Search code examples
rreadr

read.delim() function for columns that start at different point in R


So i'm trying to use the read.delim()function to look at a CSV (I know I can use read.csv(), but I need to do it this way). The csv file has columns that begin at different points, so how would I go about incorperating the code like that? The csv would look like this (example):

,,,Column_D, Column_E,
Column_A, Column_B, Column_C,,,
1,1,2,3,4,
.,.,.,.,.,
.,.,.,.,.,

Ive tried to do this:

    dataRAW <-  read_delim("./data/something.csv", delim = ",", col_types = cols(
          Column_A = col_integer(),
          Column_B = col_integer(),
          Column_C = col_integer(),
          Column_D = col_integer(),
          Column_E = col_integer()

        ), skip = 1)

What happens when R reads the file is that columns A B C have proper headings, but E and D don't. I would like all of them to have their proper headings. If I don't use the skip function, then columns D and E get proper headings, but then the other ones (ABC) don't.


Solution

  • As proposed by @Tung you can skip the 2 first lines but then instead of manually setting the column names you can collect the two first lines from the data and combine them to set the column names.

    library(tidyverse)
    
    d <- read_delim("~/Bureau/something.csv", delim = ",", skip = 2, col_names = FALSE) 
    names1 <- read_delim("~/Bureau/something.csv", delim = ",", 
                         skip = 0, n_max = 1, col_names = FALSE) %>% t %>% as.vector
    names2 <- read_delim("~/Bureau/something.csv", delim = ",", 
                         skip = 1, n_max = 1, col_names = FALSE) %>% t %>% as.vector
    

    Remove the "NA" from the column names and then combine them with a simple paste.
    Note that in your example the last column has no name and " Column_E" starts with a space character...

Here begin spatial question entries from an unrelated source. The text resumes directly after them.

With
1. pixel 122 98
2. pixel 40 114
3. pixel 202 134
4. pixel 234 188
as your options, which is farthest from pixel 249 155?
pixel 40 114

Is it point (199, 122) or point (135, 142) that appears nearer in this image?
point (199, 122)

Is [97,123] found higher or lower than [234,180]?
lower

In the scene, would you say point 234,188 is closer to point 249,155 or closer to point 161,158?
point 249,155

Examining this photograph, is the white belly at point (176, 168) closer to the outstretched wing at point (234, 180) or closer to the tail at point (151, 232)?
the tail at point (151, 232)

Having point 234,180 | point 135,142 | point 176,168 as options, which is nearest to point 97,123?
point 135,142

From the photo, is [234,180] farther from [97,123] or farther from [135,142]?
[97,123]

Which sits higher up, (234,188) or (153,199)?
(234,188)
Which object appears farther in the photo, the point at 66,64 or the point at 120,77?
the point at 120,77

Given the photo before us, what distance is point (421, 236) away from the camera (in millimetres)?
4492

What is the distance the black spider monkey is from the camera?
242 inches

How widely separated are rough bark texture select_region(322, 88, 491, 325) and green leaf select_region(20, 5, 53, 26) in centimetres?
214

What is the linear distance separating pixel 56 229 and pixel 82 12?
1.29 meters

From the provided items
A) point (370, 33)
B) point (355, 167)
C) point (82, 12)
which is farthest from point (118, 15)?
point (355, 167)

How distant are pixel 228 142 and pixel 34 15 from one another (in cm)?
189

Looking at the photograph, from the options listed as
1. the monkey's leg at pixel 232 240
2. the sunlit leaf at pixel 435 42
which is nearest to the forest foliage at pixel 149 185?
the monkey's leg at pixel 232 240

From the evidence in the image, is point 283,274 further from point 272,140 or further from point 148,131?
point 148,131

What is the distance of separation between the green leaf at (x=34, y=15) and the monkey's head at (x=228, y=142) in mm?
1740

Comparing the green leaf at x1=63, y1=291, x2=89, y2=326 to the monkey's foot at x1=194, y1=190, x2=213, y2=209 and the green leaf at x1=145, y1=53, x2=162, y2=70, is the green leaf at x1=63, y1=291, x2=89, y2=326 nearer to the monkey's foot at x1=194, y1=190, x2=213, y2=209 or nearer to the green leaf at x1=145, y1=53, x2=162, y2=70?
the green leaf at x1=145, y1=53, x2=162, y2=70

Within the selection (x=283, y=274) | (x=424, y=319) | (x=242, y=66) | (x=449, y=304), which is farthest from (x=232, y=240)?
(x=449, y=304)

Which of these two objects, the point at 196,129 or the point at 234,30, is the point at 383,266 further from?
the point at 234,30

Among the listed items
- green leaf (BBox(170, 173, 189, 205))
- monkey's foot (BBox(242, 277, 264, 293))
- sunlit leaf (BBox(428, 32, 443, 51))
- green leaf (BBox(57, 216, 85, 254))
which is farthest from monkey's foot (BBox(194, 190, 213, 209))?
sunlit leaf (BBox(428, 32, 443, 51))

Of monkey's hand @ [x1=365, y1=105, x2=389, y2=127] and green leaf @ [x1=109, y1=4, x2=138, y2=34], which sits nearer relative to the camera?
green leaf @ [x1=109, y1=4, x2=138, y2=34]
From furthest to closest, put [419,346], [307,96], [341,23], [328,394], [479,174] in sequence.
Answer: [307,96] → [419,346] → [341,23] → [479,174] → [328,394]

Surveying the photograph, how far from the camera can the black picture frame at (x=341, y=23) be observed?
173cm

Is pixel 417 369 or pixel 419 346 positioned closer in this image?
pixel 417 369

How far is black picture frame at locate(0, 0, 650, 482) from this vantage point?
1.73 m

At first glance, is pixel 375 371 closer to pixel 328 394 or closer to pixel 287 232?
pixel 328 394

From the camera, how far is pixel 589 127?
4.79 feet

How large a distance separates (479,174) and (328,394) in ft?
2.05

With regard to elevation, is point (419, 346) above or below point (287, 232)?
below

    names1[is.na(names1)] <- ""
    names2[is.na(names2)] <- ""
    
    colnames(d) <- paste0(names1, names2)
    
    d
    #> # A tibble: 3 x 6
    #>   Column_A ` Column_B` ` Column_C` Column_D ` Column_E` ``   
    #>   <chr>    <chr>       <chr>       <chr>    <chr>       <chr>
    #> 1 1        1           2           3        4           <NA> 
    #> 2 .        .           .           .        .           <NA> 
    #> 3 .        .           .           .        .           <NA>
    

    Created on 2018-03-10 by the reprex package (v0.2.0).